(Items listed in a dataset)
· · · · ·

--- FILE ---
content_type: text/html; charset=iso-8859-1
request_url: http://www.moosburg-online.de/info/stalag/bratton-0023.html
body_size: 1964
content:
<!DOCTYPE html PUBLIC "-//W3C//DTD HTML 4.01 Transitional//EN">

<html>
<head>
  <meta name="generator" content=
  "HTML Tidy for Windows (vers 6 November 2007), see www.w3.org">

· · · · ·

— Task instructions —
In the entries above, find the line with "<!DOCTYPE html PUBLIC", then retype it and every line after it exactly.

— Result of the task —
<!DOCTYPE html PUBLIC "-//W3C//DTD HTML 4.01 Transitional//EN">

<html>
<head>
  <meta name="generator" content=
  "HTML Tidy for Windows (vers 6 November 2007), see www.w3.org">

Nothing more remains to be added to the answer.